Pourriez-vous en deux mots caractériser votre projet
?
A vrai dire ce récit est le
résultat d'une longue gestation. Au départ,
il y avait l'idée d'un roman noir qui aurait tressé
plusieurs " destins " en torsade : personnages
qui vivent en même temps qu'ils ressuscitent ou réinventent
leur passé et se projettent dans l'avenir. Ils vivent
chacun pour soi, se développent comme des monades,
se frôlent parfois, se croisent, ici ou là
se rencontrent sans se reconnaître, jusqu'au final
tragique. Et puis c'était vraiment très sombre,
cette histoire de femme trop crédule, d'adolescent
qui se laisse envoûter par un psychopathe, et ce vieillard
qui réalise trop tard qu'il détient peut-être
le moyen de les sauver. J'ai eu envie d'introduire une distance
ironique, de la drôlerie moderne : c'est le rôle
de ces deux " rediseurs " qui sélectionnent
et commentent les passages les plus marquants d'un manuscrit
qu'on ne connaît finalement qu'à travers leur
regard et leur système de valeurs.
Pourquoi avoir choisi ce titre de "Redites"

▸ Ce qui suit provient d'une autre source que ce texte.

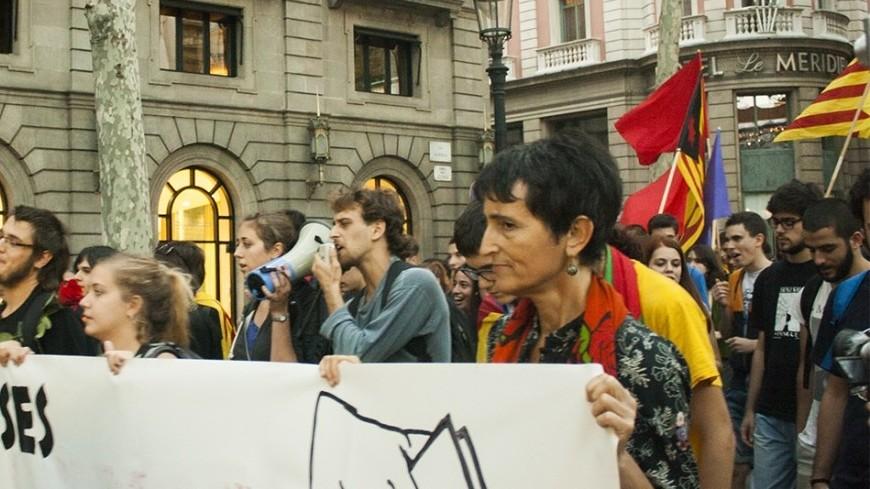 Тысячи человек вышли на улицы Каталонии в поддержку референдума
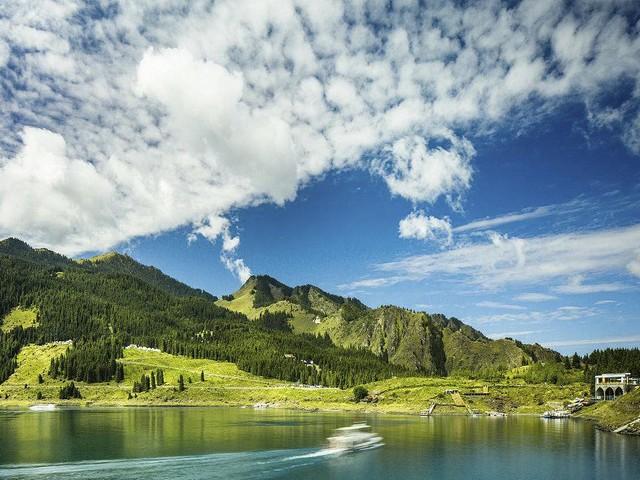 新疆、奎屯大峡谷、赛里木湖、吐尔根杏花沟、那拉提大草原、大西沟福寿山、天山天池、野马古生态园、吐鲁番双飞8日游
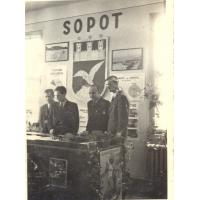 Roman Heising (drugi z prawej), Sopot 1947 r.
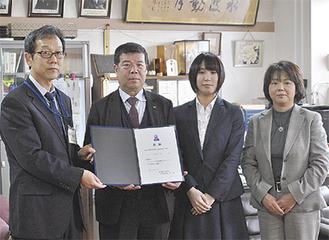 贈呈式の様子(左から金森校長、森社長、八田さん、遠山支店長)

? N'a-t-il pas une valeur programmatique ?
C'est vrai. C'est une manière
de souligner l'importance de la composition, de la forme.
Le titre original devait être Le
Dépeçage. Un tel titre aurait fait
référence à la fois au contenu anecdotique
du roman (un dépeçage a bel et bien lieu dans
l'histoire racontée) et au travail de relecture auquel
se livrent les deux " rediseurs ", qui décortiquent
le texte. Mais je n'aimais pas l'aspect aguicheur de ce
titre. Finalement, Redites
m'a paru plus modeste, plus vrai : dire, c'est trop souvent
redire, et même nos vies ressemblent souvent à
un ressassement, à la copie de comportements déjà
recopiés. Qu'avons-nous vraiment inventé de
neuf depuis l'Iliade et l'Odyssée, depuis les tragédies
grecques ? Et pourtant, la redite peut être source
de plaisir, elle peut être inventive, amusante, ironique,
poétique.
L'histoire que vous racontez est une
histoire grave, violente
Je me suis amusé à
raconter une histoire horrible, telle qu'on peut en lire
dans la presse, dans la rubrique des faits divers : des
personnages qui se laissent manipuler, qui s'abandonnent
au charme maléfique d'un pervers. Le seul qui semble
être en mesure d'empêcher le désastre
est un vieillard dont la démence sénile progresse
rapidement. Le romancier est aussi un manipulateur. Quand
on se laisse captiver par une histoire, on s'abandonne.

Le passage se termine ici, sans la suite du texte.